We were in reasonable agreement with SM Energy's estimates of proved reserves for the properties which we reviewed;
although in certain cases there was more than an acceptable variance between SM Energy's estimates and our estimates due to
a difference in interpretation of data or due to our having access to data which were not available to SM Energy when its
reserves estimates were prepared. However notwithstanding, it is our opinion that on an aggregate basis the data presented
herein for the properties that we reviewed fairly reflects the estimated net reserves owned by SM Energy.
RYDER SCOTT COMPANY PETROLEUM CONSULTANTS
SM Energy Company
January 3, 2020
Page 9
Other Properties
Other properties, as used herein, are those properties of SM Energy which we did not review. The proved net reserves
attributable to the other properties account for 5 percent of the total proved net liquid hydrocarbon reserves and 3 percent of the
total proved net gas reserves based on estimates prepared by SM Energy as of December 31, 2020. The other properties
represent 5 percent of the total proved discounted future net income at 10% based on the unescalated pricing policy of the SEC
as taken from reserves and income projections prepared by SM Energy as of December 31, 2020.
The same technical personnel of SM Energy were responsible for the preparation of the reserves estimates for the
properties that we reviewed as well as for the properties not reviewed by Ryder Scott.
Standards of Independence and Professional Qualification
Ryder Scott is an independent petroleum engineering consulting firm that has been providing petroleum consulting
services throughout the world since 1937. Ryder Scott is employee-owned and maintains offices in Houston, Texas; Denver,
Colorado; and Calgary, Alberta, Canada.
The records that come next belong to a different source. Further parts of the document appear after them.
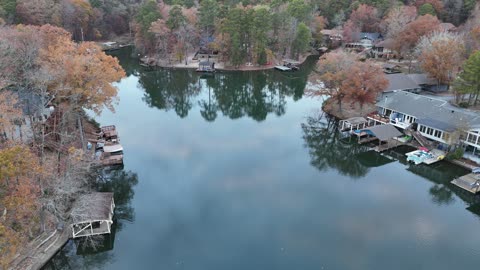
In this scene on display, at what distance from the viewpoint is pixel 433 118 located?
3180 centimetres

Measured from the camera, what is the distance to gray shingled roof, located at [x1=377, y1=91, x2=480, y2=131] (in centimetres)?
2964

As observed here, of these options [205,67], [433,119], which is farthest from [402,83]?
[205,67]

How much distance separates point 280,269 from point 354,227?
232 inches

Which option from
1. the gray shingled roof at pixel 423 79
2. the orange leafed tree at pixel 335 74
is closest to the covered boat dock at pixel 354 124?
the orange leafed tree at pixel 335 74

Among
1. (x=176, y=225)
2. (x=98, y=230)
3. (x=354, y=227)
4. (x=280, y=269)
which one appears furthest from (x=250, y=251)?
(x=98, y=230)

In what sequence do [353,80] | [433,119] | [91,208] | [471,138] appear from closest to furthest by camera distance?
1. [91,208]
2. [471,138]
3. [433,119]
4. [353,80]

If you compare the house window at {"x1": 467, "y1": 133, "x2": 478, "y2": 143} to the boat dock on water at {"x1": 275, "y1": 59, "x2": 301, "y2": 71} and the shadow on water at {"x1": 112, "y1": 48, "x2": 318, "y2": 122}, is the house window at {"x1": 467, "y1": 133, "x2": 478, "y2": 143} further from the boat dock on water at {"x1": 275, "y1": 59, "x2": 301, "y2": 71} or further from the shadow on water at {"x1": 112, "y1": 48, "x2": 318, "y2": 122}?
the boat dock on water at {"x1": 275, "y1": 59, "x2": 301, "y2": 71}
We have approximately eighty engineers and geoscientists on our permanent staff. By
virtue of the size of our firm and the large number of clients for which we provide services, no single client or job represents a
material portion of our annual revenue. We do not serve as officers or directors of any privately-owned or publicly-traded oil and
gas company and are separate and independent from the operating and investment decision-making process of our clients. This
allows us to bring the highest level of independence and objectivity to each engagement for our services.
Ryder Scott actively participates in industry-related professional societies and organizes an annual public forum focused
on the subject of reserves evaluations and SEC regulations. Many of our staff have authored or co-authored technical papers on
the subject of reserves related topics. We encourage our staff to maintain and enhance their professional skills by actively
participating in ongoing continuing education.
Prior to becoming an officer of the Company, Ryder Scott requires that staff engineers and geoscientists have received
professional accreditation in the form of a registered or certified professional engineer’s license or a registered or certified
professional geoscientist’s license, or the equivalent thereof, from an appropriate governmental authority or a recognized self-
regulating professional organization. Regulating agencies require that, in order to maintain active status, a certain amount of
continuing education hours be completed annually, including an hour of ethics training. Ryder Scott fully supports this technical
and ethics training with our internal requirement mentioned above.
We are independent petroleum engineers with respect to SM Energy. Neither we nor any of our employees have any
financial interest in the subject properties, and neither the employment to do this work nor the compensation is contingent on our
estimates of reserves for the properties which were reviewed.
The results of this audit, presented herein, are based on technical analysis conducted by teams of geoscientists and
engineers from Ryder Scott. The professional qualifications of the undersigned, the technical person primarily responsible for
overseeing the review of the reserves information discussed in this report, are included as an attachment to this letter.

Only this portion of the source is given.